_EXERCISE GOAL_
Every word of every entry must be retyped exactly.

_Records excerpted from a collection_
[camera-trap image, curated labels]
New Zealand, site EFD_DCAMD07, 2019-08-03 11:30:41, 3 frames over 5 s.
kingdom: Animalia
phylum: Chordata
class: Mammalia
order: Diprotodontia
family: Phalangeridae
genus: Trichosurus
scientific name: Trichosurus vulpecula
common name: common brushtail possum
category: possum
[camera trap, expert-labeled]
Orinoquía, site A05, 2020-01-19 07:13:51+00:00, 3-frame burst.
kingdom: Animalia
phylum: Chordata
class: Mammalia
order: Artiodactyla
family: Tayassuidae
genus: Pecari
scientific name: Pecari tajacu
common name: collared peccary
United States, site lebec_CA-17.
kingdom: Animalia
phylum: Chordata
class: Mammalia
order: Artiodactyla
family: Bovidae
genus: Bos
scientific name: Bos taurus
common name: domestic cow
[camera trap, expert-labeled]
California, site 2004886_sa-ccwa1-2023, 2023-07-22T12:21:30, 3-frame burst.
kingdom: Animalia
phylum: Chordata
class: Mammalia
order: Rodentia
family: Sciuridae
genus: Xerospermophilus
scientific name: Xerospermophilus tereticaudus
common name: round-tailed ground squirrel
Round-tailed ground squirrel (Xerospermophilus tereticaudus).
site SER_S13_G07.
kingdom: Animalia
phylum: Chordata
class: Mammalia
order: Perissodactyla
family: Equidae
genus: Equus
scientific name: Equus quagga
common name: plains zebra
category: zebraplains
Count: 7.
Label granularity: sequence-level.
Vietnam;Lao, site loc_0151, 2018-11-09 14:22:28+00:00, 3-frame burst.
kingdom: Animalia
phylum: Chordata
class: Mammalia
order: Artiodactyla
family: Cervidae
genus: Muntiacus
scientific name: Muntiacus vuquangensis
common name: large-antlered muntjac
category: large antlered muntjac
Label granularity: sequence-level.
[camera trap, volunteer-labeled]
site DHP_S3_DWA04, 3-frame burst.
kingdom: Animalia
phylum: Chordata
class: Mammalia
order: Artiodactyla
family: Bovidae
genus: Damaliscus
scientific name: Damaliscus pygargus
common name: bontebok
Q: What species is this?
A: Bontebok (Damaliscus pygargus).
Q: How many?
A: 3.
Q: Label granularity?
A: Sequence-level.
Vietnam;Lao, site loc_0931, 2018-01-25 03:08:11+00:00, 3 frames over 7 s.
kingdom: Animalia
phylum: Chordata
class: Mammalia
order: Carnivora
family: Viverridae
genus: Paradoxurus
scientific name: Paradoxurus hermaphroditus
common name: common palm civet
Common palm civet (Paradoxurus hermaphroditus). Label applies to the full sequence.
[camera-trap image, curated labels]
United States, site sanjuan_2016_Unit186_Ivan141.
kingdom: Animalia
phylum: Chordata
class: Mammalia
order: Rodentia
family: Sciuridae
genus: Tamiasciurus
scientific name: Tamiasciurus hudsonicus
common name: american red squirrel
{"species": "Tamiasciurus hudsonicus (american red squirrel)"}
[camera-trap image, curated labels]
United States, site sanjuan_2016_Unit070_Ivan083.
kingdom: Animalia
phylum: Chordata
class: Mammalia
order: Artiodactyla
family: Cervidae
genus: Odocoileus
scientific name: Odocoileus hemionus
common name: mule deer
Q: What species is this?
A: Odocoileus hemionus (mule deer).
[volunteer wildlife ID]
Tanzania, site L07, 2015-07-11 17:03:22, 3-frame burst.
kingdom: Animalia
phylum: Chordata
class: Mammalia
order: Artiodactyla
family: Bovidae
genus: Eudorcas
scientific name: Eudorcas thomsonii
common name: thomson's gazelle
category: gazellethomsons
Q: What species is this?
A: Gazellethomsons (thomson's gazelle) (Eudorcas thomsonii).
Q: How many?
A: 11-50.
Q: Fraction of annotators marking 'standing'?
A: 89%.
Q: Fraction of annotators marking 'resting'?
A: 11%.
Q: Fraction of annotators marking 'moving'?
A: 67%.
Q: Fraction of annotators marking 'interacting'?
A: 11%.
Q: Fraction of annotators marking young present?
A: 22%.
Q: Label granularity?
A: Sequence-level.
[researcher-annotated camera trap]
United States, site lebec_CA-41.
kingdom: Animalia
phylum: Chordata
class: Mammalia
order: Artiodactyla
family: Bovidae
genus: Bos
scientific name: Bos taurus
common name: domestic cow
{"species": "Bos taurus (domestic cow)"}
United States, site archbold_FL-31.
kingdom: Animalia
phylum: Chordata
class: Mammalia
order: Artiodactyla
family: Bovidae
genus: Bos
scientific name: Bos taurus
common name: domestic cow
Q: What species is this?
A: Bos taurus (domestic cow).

_RESULT OF THE EXERCISE_
[camera-trap image, curated labels]
New Zealand, site EFD_DCAMD07, 2019-08-03 11:30:41, 3 frames over 5 s.
kingdom: Animalia
phylum: Chordata
class: Mammalia
order: Diprotodontia
family: Phalangeridae
genus: Trichosurus
scientific name: Trichosurus vulpecula
common name: common brushtail possum
category: possum
[camera trap, expert-labeled]
Orinoquía, site A05, 2020-01-19 07:13:51+00:00, 3-frame burst.
kingdom: Animalia
phylum: Chordata
class: Mammalia
order: Artiodactyla
family: Tayassuidae
genus: Pecari
scientific name: Pecari tajacu
common name: collared peccary
United States, site lebec_CA-17.
kingdom: Animalia
phylum: Chordata
class: Mammalia
order: Artiodactyla
family: Bovidae
genus: Bos
scientific name: Bos taurus
common name: domestic cow
[camera trap, expert-labeled]
California, site 2004886_sa-ccwa1-2023, 2023-07-22T12:21:30, 3-frame burst.
kingdom: Animalia
phylum: Chordata
class: Mammalia
order: Rodentia
family: Sciuridae
genus: Xerospermophilus
scientific name: Xerospermophilus tereticaudus
common name: round-tailed ground squirrel
Round-tailed ground squirrel (Xerospermophilus tereticaudus).
site SER_S13_G07.
kingdom: Animalia
phylum: Chordata
class: Mammalia
order: Perissodactyla
family: Equidae
genus: Equus
scientific name: Equus quagga
common name: plains zebra
category: zebraplains
Count: 7.
Label granularity: sequence-level.
Vietnam;Lao, site loc_0151, 2018-11-09 14:22:28+00:00, 3-frame burst.
kingdom: Animalia
phylum: Chordata
class: Mammalia
order: Artiodactyla
family: Cervidae
genus: Muntiacus
scientific name: Muntiacus vuquangensis
common name: large-antlered muntjac
category: large antlered muntjac
Label granularity: sequence-level.
[camera trap, volunteer-labeled]
site DHP_S3_DWA04, 3-frame burst.
kingdom: Animalia
phylum: Chordata
class: Mammalia
order: Artiodactyla
family: Bovidae
genus: Damaliscus
scientific name: Damaliscus pygargus
common name: bontebok
Q: What species is this?
A: Bontebok (Damaliscus pygargus).
Q: How many?
A: 3.
Q: Label granularity?
A: Sequence-level.
Vietnam;Lao, site loc_0931, 2018-01-25 03:08:11+00:00, 3 frames over 7 s.
kingdom: Animalia
phylum: Chordata
class: Mammalia
order: Carnivora
family: Viverridae
genus: Paradoxurus
scientific name: Paradoxurus hermaphroditus
common name: common palm civet
Common palm civet (Paradoxurus hermaphroditus). Label applies to the full sequence.
[camera-trap image, curated labels]
United States, site sanjuan_2016_Unit186_Ivan141.
kingdom: Animalia
phylum: Chordata
class: Mammalia
order: Rodentia
family: Sciuridae
genus: Tamiasciurus
scientific name: Tamiasciurus hudsonicus
common name: american red squirrel
{"species": "Tamiasciurus hudsonicus (american red squirrel)"}
[camera-trap image, curated labels]
United States, site sanjuan_2016_Unit070_Ivan083.
kingdom: Animalia
phylum: Chordata
class: Mammalia
order: Artiodactyla
family: Cervidae
genus: Odocoileus
scientific name: Odocoileus hemionus
common name: mule deer
Q: What species is this?
A: Odocoileus hemionus (mule deer).
[volunteer wildlife ID]
Tanzania, site L07, 2015-07-11 17:03:22, 3-frame burst.
kingdom: Animalia
phylum: Chordata
class: Mammalia
order: Artiodactyla
family: Bovidae
genus: Eudorcas
scientific name: Eudorcas thomsonii
common name: thomson's gazelle
category: gazellethomsons
Q: What species is this?
A: Gazellethomsons (thomson's gazelle) (Eudorcas thomsonii).
Q: How many?
A: 11-50.
Q: Fraction of annotators marking 'standing'?
A: 89%.
Q: Fraction of annotators marking 'resting'?
A: 11%.
Q: Fraction of annotators marking 'moving'?
A: 67%.
Q: Fraction of annotators marking 'interacting'?
A: 11%.
Q: Fraction of annotators marking young present?
A: 22%.
Q: Label granularity?
A: Sequence-level.
[researcher-annotated camera trap]
United States, site lebec_CA-41.
kingdom: Animalia
phylum: Chordata
class: Mammalia
order: Artiodactyla
family: Bovidae
genus: Bos
scientific name: Bos taurus
common name: domestic cow
{"species": "Bos taurus (domestic cow)"}
United States, site archbold_FL-31.
kingdom: Animalia
phylum: Chordata
class: Mammalia
order: Artiodactyla
family: Bovidae
genus: Bos
scientific name: Bos taurus
common name: domestic cow
Q: What species is this?
A: Bos taurus (domestic cow).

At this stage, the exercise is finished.